Wednesday, September 21, 2011

Discipline Tested


Today will test my discipline, my patience and my commitment to system trading. That is because my system requires me to go long above 5175. I will do that but very very reluctantly. I am scared to go long because the problems of Greece, Europe and US are far from over. We have been ridiculously moving between hope and fear. I fear that this hope of the last few days is based on the FOMC meeting today and if nothing spectacular comes out from that meeting-and nothing spectacular can- then we could see a fall again in the markets. I cannot avoid these fears because I cannot avoid reading and hearing from the ubiquitous media what is going on in the world of finance.                
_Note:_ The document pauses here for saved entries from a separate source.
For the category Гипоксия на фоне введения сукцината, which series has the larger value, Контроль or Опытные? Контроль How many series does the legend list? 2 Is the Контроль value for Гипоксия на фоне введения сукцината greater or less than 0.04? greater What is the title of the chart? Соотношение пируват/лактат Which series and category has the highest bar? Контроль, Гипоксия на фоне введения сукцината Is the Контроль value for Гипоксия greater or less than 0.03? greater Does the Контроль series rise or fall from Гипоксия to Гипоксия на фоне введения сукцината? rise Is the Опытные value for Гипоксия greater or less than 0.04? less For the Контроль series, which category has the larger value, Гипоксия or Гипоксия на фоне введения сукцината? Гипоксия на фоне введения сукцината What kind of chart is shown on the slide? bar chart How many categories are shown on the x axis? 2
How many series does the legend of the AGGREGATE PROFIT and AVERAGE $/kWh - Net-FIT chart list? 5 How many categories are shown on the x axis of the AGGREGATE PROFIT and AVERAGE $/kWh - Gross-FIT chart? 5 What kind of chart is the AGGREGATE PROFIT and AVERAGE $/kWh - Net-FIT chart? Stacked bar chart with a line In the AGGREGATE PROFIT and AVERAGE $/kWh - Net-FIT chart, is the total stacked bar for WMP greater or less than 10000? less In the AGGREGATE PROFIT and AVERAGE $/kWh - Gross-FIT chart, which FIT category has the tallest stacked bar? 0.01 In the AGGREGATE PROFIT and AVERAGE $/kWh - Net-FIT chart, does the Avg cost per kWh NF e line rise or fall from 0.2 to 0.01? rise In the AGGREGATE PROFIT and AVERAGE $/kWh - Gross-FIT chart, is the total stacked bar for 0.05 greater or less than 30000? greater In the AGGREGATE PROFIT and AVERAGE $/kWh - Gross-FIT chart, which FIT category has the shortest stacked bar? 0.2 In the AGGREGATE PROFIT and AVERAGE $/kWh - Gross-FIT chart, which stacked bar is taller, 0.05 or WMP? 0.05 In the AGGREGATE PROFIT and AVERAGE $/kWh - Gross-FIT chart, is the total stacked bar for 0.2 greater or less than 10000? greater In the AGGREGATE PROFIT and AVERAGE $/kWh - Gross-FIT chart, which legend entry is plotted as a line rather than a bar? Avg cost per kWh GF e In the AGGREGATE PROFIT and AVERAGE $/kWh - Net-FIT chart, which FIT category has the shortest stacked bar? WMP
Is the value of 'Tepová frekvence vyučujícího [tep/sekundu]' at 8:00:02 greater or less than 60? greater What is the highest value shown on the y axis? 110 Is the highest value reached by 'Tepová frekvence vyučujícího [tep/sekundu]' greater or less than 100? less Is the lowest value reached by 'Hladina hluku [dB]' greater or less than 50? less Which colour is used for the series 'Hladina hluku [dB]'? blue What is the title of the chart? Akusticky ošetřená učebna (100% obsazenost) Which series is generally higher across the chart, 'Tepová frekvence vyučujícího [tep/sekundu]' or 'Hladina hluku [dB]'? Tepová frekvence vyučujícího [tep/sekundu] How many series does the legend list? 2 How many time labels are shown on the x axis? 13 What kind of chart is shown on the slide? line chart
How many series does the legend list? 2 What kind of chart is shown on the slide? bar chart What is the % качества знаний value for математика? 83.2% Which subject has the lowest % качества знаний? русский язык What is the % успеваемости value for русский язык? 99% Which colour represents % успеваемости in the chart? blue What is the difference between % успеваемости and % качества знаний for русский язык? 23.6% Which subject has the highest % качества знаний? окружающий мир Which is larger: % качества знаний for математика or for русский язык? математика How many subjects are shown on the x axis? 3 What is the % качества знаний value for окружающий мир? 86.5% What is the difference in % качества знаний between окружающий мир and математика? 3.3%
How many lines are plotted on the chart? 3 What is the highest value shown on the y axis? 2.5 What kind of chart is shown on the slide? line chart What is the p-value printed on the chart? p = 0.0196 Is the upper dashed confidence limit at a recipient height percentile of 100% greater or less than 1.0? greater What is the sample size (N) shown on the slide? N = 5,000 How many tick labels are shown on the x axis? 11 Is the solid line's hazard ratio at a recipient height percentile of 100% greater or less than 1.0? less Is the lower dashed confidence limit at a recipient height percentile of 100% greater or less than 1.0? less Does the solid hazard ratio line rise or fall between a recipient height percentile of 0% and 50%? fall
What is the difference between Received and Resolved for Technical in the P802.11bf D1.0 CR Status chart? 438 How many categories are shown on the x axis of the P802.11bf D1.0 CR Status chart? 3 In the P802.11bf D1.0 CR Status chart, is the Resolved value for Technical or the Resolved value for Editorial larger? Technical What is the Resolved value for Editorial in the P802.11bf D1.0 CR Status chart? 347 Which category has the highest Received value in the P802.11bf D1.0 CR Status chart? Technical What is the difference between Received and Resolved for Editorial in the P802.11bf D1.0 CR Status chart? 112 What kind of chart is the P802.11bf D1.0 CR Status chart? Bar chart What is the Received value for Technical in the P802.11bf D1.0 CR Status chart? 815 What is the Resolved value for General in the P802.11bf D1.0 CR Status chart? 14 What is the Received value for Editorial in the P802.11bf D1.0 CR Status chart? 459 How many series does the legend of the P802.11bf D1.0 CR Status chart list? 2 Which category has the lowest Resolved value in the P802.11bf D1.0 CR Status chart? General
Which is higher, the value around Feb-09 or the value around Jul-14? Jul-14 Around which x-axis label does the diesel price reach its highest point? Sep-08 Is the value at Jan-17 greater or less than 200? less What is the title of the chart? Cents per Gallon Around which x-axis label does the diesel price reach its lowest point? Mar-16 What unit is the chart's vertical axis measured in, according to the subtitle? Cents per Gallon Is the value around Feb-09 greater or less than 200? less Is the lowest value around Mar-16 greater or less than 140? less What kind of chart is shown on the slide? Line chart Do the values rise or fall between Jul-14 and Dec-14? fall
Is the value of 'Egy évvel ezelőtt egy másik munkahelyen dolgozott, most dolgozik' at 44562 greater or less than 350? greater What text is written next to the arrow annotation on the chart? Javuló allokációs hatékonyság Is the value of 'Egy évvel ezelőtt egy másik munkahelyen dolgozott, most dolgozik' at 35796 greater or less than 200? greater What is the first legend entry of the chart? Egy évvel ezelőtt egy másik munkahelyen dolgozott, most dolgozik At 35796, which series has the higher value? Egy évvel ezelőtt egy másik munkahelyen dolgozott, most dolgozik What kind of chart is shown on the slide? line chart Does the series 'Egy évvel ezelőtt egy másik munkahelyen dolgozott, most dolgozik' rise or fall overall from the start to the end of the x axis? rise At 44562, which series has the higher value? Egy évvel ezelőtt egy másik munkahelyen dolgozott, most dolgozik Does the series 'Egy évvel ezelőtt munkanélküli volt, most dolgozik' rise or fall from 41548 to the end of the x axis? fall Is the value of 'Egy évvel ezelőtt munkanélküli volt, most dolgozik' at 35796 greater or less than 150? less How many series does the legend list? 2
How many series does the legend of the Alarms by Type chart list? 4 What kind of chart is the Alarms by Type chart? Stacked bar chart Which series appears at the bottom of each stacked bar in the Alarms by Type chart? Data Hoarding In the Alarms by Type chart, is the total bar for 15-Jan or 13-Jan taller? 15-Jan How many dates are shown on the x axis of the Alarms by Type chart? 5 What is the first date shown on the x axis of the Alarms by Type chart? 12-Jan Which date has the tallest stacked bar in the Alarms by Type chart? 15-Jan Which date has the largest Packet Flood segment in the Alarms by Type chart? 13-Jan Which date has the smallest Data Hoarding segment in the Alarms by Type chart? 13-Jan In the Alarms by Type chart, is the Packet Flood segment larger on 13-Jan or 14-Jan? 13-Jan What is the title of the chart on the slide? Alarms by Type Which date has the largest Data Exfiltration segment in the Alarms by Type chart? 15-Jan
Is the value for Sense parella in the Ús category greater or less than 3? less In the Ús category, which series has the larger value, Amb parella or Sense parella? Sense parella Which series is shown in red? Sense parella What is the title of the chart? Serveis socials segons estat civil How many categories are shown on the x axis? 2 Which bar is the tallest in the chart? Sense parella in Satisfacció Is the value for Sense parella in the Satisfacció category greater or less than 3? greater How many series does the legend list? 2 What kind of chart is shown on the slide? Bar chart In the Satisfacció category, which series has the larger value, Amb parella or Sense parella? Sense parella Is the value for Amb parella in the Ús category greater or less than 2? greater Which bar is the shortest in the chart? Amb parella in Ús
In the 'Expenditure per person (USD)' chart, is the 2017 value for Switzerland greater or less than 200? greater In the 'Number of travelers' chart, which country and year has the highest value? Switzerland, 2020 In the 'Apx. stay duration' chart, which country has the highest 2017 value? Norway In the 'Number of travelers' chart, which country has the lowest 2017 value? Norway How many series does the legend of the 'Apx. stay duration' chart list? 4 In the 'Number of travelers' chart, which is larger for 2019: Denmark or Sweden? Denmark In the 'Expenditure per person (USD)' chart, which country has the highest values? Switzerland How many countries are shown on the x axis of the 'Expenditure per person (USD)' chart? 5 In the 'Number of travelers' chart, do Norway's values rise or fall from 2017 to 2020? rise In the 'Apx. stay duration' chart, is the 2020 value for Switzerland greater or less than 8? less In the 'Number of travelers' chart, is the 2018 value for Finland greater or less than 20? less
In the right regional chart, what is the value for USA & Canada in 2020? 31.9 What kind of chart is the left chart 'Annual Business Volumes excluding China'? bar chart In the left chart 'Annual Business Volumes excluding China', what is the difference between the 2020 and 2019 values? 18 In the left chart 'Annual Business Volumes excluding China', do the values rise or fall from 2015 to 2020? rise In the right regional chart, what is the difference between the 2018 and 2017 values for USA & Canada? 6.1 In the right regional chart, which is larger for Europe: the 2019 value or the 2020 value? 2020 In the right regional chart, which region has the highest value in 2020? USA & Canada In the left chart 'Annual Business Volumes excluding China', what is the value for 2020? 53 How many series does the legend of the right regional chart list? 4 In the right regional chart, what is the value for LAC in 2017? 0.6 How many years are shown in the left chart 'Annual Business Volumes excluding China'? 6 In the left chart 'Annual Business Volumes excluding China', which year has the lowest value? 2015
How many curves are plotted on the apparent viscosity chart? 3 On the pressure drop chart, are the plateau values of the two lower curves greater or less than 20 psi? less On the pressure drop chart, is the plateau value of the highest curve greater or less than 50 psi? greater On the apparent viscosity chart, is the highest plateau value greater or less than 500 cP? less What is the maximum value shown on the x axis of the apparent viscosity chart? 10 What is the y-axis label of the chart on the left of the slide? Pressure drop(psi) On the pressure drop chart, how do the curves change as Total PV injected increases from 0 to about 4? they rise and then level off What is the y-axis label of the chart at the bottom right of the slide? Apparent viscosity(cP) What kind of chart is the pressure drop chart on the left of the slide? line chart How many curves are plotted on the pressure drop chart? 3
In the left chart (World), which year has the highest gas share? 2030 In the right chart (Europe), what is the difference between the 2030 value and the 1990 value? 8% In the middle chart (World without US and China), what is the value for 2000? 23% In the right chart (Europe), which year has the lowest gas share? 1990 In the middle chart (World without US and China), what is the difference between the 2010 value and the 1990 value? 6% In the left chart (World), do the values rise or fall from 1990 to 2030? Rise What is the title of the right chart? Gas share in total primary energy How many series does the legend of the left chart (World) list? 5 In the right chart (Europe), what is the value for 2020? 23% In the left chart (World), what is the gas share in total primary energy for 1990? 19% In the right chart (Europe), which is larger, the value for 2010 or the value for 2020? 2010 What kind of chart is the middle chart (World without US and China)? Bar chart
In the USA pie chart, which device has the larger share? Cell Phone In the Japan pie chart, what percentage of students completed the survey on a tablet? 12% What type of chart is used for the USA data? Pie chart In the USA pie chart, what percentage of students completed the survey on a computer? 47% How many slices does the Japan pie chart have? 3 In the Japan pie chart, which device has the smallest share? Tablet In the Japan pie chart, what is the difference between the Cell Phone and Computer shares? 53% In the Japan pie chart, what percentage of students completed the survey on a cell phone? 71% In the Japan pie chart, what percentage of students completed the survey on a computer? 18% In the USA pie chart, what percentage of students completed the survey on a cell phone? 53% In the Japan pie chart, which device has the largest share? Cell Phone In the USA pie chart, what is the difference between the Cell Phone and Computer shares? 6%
Despite all these fears, I have to bring my considerable experience in trading into play and take the BUY trade! I have to put aside all these fears and trust my system. I have to have the discipline to take the long trade despite all my fears and despite the fact that my fears could be right and I could end up making a loss on this trade. It is difficult but it is the right thing to do. I can do nothing but fight the good fight by taking the trade that my system throws up.                                                              

The market has opened even as I write this note and Nifty futures are trading slightly below yesterdays highs. Maybe there is still some hope that I will not be required to take a long trade that I do not want to take. And yes, in case the long trade at 5175 is not hit then I will go short below 5105. Currently, let me remind you, I am flat.